Niagara Gazette

Opinion

July 13, 2013

GUEST VIEW: Lewiston civic center project will impact Lewiston taxes; use up most of greenway funds

(Continued)

Niagara Gazette — In its recent greenway application Lewiston proposes to use $430,000 annually for the next 30 years to pay for the civic center leaving $80,000 per year available to fund future projects. But this scenario is complicated due to an annual $84,000 contractual obligation for the next four years. Bottom line, if Lewiston annually dedicates $430,000 toward the civic center, and if the remaining $80,000 is used to pay off the ice rink and finish projects at Joe Davis as the town supervisor has said, there will be no greenway funding available for the next 30 years.

Recently, Lewiston invited a sports management expert to review the civic center project. At a recent meeting I asked him could he purchase 10 acres of land, pay all associates fees, build and supply a 140,000 square foot facility for $8 million dollars, he answered no. Could this be done for $12 or $13 million? Again, he answered no. How much would it cost to purchase land, pay fees, build and supply a 140,000 square foot facility? He answered over $15 million dollars.

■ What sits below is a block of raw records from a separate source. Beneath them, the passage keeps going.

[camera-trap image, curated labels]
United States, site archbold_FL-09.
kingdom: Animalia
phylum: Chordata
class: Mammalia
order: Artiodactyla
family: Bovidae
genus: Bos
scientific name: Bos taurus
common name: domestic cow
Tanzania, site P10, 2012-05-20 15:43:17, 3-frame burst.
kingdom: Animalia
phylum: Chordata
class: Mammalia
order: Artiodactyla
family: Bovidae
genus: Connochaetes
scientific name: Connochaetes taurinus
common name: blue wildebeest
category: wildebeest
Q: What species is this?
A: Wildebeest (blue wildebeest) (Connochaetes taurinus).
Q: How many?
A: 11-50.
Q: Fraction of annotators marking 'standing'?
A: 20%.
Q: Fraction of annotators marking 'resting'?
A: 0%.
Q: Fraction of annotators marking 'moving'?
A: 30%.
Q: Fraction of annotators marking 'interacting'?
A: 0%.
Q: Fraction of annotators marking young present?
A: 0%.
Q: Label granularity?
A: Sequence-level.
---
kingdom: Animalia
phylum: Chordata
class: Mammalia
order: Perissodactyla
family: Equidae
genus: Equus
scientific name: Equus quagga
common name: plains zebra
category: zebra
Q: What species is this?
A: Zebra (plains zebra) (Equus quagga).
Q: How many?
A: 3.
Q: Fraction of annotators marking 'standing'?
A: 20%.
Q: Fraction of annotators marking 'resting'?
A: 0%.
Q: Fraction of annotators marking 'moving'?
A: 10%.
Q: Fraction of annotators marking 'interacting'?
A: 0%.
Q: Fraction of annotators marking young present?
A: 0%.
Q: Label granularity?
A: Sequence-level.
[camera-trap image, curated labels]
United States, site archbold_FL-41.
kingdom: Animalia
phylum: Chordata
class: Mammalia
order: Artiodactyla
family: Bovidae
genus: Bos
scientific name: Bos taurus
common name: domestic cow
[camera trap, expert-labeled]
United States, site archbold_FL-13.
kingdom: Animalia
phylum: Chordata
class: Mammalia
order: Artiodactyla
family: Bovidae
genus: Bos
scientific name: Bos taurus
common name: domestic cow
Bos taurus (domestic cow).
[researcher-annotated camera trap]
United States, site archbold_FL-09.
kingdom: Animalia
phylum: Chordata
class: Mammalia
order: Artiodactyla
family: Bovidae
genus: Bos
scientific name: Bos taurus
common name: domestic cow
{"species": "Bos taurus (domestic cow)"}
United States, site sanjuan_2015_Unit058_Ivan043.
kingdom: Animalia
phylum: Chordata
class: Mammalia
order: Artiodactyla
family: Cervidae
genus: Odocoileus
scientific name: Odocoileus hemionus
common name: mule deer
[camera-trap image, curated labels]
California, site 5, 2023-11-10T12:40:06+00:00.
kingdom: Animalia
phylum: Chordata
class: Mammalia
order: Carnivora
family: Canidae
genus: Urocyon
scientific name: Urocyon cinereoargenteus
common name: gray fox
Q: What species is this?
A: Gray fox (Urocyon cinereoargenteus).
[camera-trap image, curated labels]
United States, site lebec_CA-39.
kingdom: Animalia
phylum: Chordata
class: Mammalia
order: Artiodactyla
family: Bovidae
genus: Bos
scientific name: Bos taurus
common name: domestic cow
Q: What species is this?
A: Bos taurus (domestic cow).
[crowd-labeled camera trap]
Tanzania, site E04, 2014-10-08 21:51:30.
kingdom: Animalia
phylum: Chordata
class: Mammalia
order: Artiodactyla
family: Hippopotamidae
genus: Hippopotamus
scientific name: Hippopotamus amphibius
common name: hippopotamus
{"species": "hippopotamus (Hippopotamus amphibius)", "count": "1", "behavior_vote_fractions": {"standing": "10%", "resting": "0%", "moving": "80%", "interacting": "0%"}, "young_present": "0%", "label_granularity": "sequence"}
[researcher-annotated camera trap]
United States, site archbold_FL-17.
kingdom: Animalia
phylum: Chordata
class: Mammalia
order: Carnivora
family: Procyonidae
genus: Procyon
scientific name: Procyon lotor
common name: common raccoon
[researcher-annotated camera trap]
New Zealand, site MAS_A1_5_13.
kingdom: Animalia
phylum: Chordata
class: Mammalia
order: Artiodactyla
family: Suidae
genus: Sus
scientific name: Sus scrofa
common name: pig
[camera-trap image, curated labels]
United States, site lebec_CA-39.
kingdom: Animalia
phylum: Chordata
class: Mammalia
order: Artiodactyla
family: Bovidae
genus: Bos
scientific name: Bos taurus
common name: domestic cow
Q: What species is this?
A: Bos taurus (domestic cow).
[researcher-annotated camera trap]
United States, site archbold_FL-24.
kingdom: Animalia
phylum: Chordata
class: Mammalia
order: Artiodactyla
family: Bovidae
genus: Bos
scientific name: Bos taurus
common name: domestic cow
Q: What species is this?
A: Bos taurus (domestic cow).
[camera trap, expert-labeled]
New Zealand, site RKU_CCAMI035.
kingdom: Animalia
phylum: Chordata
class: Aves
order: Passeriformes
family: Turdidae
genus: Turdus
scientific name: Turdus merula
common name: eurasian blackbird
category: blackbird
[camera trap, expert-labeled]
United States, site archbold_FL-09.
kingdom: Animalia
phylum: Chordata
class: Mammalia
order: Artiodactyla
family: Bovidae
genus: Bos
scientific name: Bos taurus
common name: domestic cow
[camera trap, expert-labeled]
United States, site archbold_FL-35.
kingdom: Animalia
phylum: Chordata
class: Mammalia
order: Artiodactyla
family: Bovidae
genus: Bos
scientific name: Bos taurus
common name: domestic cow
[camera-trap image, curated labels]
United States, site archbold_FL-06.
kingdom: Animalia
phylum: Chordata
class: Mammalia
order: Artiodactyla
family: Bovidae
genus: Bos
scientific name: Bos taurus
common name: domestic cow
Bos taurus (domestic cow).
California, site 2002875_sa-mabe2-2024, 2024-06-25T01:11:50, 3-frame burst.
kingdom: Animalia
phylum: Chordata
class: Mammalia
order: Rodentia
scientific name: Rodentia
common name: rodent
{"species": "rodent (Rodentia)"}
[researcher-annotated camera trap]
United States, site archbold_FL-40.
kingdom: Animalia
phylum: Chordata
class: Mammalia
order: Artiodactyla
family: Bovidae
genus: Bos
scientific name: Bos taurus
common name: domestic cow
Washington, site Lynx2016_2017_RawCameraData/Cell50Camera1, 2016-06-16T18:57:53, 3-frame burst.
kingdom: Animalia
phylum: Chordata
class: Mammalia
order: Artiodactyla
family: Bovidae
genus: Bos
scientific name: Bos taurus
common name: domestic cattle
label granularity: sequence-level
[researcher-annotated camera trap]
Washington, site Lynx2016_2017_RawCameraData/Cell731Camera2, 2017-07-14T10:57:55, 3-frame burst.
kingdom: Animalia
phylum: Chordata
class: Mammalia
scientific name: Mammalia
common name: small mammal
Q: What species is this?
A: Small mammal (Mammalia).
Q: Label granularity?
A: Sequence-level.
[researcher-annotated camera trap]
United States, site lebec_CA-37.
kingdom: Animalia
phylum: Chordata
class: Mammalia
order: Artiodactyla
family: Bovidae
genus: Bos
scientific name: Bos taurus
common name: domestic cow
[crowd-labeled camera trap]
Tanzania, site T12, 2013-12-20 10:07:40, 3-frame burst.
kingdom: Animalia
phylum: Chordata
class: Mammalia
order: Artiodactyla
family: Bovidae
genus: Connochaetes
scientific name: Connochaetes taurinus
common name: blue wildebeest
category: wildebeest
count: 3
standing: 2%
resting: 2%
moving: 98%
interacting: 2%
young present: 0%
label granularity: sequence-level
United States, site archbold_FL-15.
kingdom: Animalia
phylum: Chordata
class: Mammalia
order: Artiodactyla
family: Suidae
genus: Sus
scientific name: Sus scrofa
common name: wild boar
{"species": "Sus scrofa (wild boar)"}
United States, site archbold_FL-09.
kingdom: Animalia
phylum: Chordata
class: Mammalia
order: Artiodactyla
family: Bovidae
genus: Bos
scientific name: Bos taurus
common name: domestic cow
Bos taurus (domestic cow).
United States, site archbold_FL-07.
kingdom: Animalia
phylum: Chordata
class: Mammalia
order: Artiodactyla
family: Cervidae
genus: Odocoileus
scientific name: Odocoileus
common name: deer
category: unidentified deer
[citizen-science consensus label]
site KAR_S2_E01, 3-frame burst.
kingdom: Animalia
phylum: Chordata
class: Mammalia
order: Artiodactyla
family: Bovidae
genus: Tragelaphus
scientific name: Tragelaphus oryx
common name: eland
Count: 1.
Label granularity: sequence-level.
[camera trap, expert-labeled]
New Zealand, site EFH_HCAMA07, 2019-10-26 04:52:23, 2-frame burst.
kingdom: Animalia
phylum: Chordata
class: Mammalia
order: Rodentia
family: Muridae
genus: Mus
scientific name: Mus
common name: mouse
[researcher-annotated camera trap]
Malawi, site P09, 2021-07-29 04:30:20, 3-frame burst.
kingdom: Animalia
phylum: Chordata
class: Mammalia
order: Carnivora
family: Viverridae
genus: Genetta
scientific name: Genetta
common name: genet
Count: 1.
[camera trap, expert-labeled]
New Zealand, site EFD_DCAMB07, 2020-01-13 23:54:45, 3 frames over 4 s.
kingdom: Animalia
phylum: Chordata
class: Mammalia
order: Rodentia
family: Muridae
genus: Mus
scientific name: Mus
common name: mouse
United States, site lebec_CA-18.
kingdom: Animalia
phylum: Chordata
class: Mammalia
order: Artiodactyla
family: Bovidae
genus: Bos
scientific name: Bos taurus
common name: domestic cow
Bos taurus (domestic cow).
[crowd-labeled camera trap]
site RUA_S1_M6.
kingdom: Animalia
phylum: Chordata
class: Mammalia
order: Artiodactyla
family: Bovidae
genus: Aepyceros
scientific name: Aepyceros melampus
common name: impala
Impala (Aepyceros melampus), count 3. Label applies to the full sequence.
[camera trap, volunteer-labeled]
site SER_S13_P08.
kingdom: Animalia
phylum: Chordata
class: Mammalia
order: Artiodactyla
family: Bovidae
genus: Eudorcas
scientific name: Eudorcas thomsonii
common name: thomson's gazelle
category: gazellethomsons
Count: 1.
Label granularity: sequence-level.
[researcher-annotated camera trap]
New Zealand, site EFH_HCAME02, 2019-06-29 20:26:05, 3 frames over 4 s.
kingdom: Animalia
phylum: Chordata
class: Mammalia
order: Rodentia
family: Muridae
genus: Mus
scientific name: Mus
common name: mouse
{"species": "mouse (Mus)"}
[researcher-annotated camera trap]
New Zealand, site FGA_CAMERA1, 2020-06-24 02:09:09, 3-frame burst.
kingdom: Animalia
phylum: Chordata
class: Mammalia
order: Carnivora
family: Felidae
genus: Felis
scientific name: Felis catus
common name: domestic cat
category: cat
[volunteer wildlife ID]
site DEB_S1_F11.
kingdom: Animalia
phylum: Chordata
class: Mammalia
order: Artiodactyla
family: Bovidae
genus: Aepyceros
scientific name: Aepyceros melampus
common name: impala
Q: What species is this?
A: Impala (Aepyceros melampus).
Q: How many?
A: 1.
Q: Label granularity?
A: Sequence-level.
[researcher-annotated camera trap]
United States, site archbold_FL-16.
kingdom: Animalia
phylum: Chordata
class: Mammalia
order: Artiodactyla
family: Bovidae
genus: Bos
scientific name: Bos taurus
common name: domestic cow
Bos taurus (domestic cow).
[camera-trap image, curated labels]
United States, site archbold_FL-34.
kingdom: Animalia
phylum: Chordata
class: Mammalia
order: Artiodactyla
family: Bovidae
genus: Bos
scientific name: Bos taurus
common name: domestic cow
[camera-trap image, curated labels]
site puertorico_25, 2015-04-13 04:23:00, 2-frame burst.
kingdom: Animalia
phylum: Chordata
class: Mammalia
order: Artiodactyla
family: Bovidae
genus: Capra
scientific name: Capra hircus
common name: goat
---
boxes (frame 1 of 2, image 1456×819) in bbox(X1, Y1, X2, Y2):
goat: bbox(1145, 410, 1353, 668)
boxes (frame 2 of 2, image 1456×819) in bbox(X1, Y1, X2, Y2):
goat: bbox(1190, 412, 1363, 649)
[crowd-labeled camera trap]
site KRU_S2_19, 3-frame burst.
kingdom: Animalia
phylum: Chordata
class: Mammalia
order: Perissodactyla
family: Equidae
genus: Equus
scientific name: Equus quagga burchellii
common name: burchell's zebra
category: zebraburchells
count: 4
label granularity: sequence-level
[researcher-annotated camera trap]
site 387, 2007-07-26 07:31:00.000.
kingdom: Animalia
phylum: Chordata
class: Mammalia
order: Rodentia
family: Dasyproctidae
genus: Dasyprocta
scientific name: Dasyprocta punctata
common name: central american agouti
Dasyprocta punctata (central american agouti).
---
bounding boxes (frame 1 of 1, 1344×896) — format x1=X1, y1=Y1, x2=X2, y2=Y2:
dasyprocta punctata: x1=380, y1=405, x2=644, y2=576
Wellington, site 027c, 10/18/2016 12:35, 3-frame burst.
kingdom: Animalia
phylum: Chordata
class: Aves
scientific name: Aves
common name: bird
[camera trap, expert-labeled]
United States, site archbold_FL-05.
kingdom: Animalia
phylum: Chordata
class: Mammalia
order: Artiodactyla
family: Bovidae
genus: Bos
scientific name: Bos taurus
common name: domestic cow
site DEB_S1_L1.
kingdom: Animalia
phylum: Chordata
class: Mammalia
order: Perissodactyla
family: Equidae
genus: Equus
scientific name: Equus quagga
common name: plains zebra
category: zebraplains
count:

I asked, using local resources, how long would it take before the civic center would see a profit, he answered at least five years and only with professional management because local sports managers don’t have the management contacts needed to generate funds to pay for the marketing and daily operation and maintenance.

Supporters of this project claim $8 million will purchase land, pay fees, marketing and daily operation and maintenance, build and supply a 140,000 square foot building plus generate a profit while not taxing Lewiston property owners. Around Lewiston supporters have placed signs claiming an $8 million dollar bond can do all this and create “no additional taxes.” Oh, really.

On May 13, at a town board meeting authorizing the issuance of said $8 million bond, the following was read into the record, “the payment on the principal of and interest on such bond shall be made by the annual levying on all taxable real property in said town, a tax sufficient to pay the principal of and interest on such bond.”